Review

Ein Werwolf ohne Biss

Es gibt Filmstoffe, die einen so zuverlässig heimsuchen wie der Vollmond den Mythos vom Werwolf. Und es gibt Regisseure wie Leigh Whannell, die seit Jahren bewiesen haben, dass sie klassischen Horrorstoffen ein zeitgenössisches Echo entlocken können. Nach dem nervös vibrierenden „Upgrade“ und dem atmosphärisch fein geschliffenen „Der Unsichtbare“, galt Whannell als einer der wenigen modernen Genre-Handwerker, die mit Präzision, Gespür und technischer Finesse gleichermaßen hantieren können. Umso größer war die Erwartung an seine Neuinterpretation des Werwolf-Mythos – jener uralten Parabel vom inneren Tier, dem Menschen in der Krise, dem unaufhaltsamen Rückfall in die Urgewalt der Natur. „Wolf Man“ jedoch zeigt sich als gebändigtes Biest. Eine elegante Oberfläche, starke Darsteller, ein Regisseur mit Erfahrung im Genre – und dennoch bleibt das alles merkwürdig kraftlos. Ein Film, der vieles will, wenig erreicht und am Ende irgendwo zwischen psychologischem Familiendrama und horroreskem Creature-Feature verhungert. Doch bevor man dem Streifen gänzlich das Fell über die Ohren zieht, lohnt ein genauer Blick – denn in diesem Werwolf steckt durchaus ein Herzschlag, auch wenn er viel zu selten gegen die Wand der eigenen Ambitionen donnert.

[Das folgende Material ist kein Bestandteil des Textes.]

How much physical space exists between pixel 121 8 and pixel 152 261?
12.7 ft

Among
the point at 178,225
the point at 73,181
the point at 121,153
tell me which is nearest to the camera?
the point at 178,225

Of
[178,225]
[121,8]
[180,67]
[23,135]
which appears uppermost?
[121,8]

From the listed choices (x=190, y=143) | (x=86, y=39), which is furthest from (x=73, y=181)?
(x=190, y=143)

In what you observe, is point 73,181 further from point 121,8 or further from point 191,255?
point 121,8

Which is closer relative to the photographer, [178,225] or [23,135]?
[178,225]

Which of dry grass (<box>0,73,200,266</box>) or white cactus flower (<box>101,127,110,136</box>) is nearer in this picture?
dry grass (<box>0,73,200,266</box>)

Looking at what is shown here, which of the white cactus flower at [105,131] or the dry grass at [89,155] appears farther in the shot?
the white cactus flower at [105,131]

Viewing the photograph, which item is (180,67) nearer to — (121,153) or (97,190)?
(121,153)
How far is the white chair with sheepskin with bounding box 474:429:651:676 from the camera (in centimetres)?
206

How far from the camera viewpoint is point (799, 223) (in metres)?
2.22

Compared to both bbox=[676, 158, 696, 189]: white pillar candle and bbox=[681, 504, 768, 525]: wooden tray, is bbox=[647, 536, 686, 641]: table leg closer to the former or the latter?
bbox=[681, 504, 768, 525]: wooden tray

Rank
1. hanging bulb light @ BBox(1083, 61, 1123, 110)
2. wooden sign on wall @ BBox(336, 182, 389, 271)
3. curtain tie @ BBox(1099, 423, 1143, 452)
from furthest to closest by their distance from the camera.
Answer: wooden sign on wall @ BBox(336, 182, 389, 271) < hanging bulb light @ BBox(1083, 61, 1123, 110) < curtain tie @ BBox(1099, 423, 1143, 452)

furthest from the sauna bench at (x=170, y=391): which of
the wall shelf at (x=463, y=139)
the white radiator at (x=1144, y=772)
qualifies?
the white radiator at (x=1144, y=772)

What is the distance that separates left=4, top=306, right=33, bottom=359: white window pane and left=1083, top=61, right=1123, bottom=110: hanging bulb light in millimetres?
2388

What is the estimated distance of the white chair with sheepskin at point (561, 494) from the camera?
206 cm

Die Geschichte rund um Blake – gespielt von Christopher Abbott – einem Familienvater, der nach einem mysteriöser Angriff mit einer Veränderung infiziert wird, und fortan langsam der Natur des Werwolfs anheimfällt, klingt auf dem Papier nach einer klassischen Rückkehr zu den Wurzeln des Genres. Mondlicht, innerer Konflikt, animalische Anziehung, familiäre Bedrohung – all die Zutaten, aus denen Monsterfilme gemacht sind. Doch Whannells Skript scheint selbst unschlüssig, welches Biest es eigentlich entfesseln möchte. Einerseits versucht der Film, ein psychologisches Drama über Angst, Verantwortung und die Zerbrechlichkeit familiärer Bindungen aufzubauen. Andererseits möchte er die alten Horrortraditionen des Werwolfkinos ehren. Das Resultat ist eine erzählerische Halbmondphase: zu wenig Biss für Horror, zu wenig Tiefgang für Drama. Der vielversprechende Ansatz, die Verwandlung eines Familienvaters in ein Monster als emotionales Pulverfass zu inszenieren, das jede Bindung in Frage stellt, wird fast schon fahrlässig verschenkt. Denn Blake wirkt nie wie eine echte Bedrohung für seine Familie. Seine dunkle Seite schleicht eher wie ein schüchterner Haushund durchs Drehbuch – zahnlos, zurückhaltend, auf seltsame Weise harmlos.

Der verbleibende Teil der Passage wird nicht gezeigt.